A casa trazia pequenos indícios do que viria: uma bolsa que não era a de costume, agenda com números que soavam como códigos, livros esotéricos e de viagem. Egito? Desde quando ela queria ir para esse país? "Nem tinha me ligado nisso. Acho que fiquei preso nas minhas próprias reclamações. Sou um cagado de um egoísta", pensou.

No estúdio da Atlântica, naquela noite: luzes mais fracas, cadeiras mais pesadas, jingles em cartuchos espalhados — como se estivessem à espera de um último toque antes de desaparecer. Tudo estava estranho. Era o mesmo lugar, porém ao mesmo tempo não era.

Antes mesmo do microfone abrir, o telefone tocou. Ele atendeu.
— Ivan… — disse uma voz grave, cheia de chiado de rádio AM. — Não erra dessa vez. Se liga!
— Quem tá falando?
Silêncio. Linha muda. O fone cheirava a sal.

Ligou o CD. A vinheta entrou… e foi cortada por uma transmissão marítima:
— Rebocador Orion, pronto para atracar… trinta e um de março de mil novecentos e noventa e nove.

O som virou marulho pesado. O ar engrossou, carregando o gosto de ferrugem. As paredes vibraram como se um bonde passasse lá fora — os trilhos estavam asfaltados há anos. "Barulho de bonde? Justamente um Justo cheio de cretinice. Daqui a pouco pula um Karate Kid na.mimha frente", pensou Ivan irritado com aquilo tudo.

Então, conhecido: musiquinha de chamada a cobrar da Telesp, beep de pager… e, por cima, o perfume quente de Carla, andando pelo estúdio como sombra sem corpo.

As luzes oscilaram. O relógio piscou louco: 23:50 → 23:12 → 00:03 → 23:57.

Na janela, outra cidade: carros antigos, placas amarelas, letreiros de lojas que só existiam nos sonhos dos comerciantes mortos. Uma Brasília verde metálica virou a esquina, soltando fumaça azulada que se dissolveu no ar como tinta na água.

O corredor de serviço estourou um cano d'água. Tudo ficou molhado. A porta, fria como barra de gelo vendia na orla. Ele empurrou. Do outro lado, um túnel de concreto úmido com lâmpadas amarelas suspensas no ar como pequenas luas que respiravam.

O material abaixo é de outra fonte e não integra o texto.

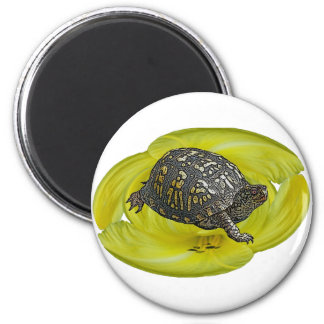Eastern Box Turtle Coordinating Items 6 Cm Round Magnet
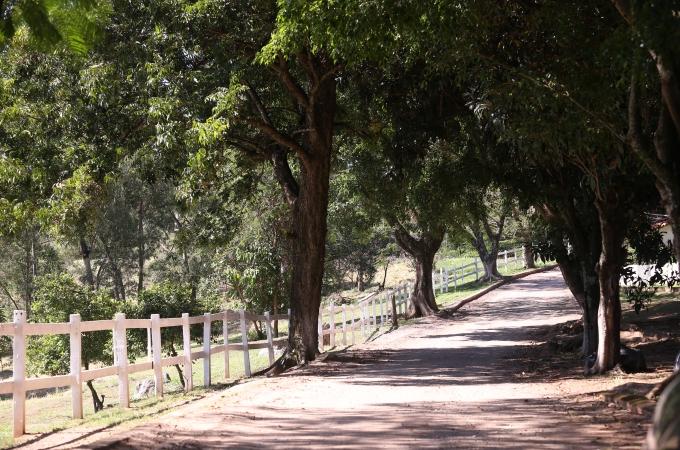 Fazenda Santo Antônio terá passeios guiados gratuitos a partir deste final de semana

Nas paredes, placas metálicas:

JAN 1999
FEV 1999
MAR 1999

Atrás das portas, ruídos diferentes: buzinas com cheiro, rádios portáteis que piscavam luzes, vozes que deixavam rastros no ar. A temperatura mudava conforme o mês — um frio seco que cortava, outro abafado que grudava na pele, outro com cheiro de pastel e diesel.

No fundo, uma última placa: DEZ 1999. O mês do fim.

Ivan deu um passo. O chão tremeu, como se o mar inteiro passasse por baixo. Parou. Podia entrar. Mas e se não voltasse?

Ficou ali, indeciso… enquanto o perfume de Carla parecia vir de dentro do túnel.

— Será que agora… Algum doido þá me dando uma chance. Juro por deus eu sou ateu. Será que consigo fazer o Golpe de Estado virar um Bon Jovi brazuca. Meu, eles são.muito feios, principalmente o Paulo Zinner— murmurou para si, com medo da resposta.

E não deu outro passo. Ainda não.

"Bem que eu podia escolher o dia da estreia do Matrix. Vejo o filme de novo. Dai escolho outro dia da bosta que eu fiz, ponto".

E foi puxado para dentro. Alguém estava sem paciência com o DJ.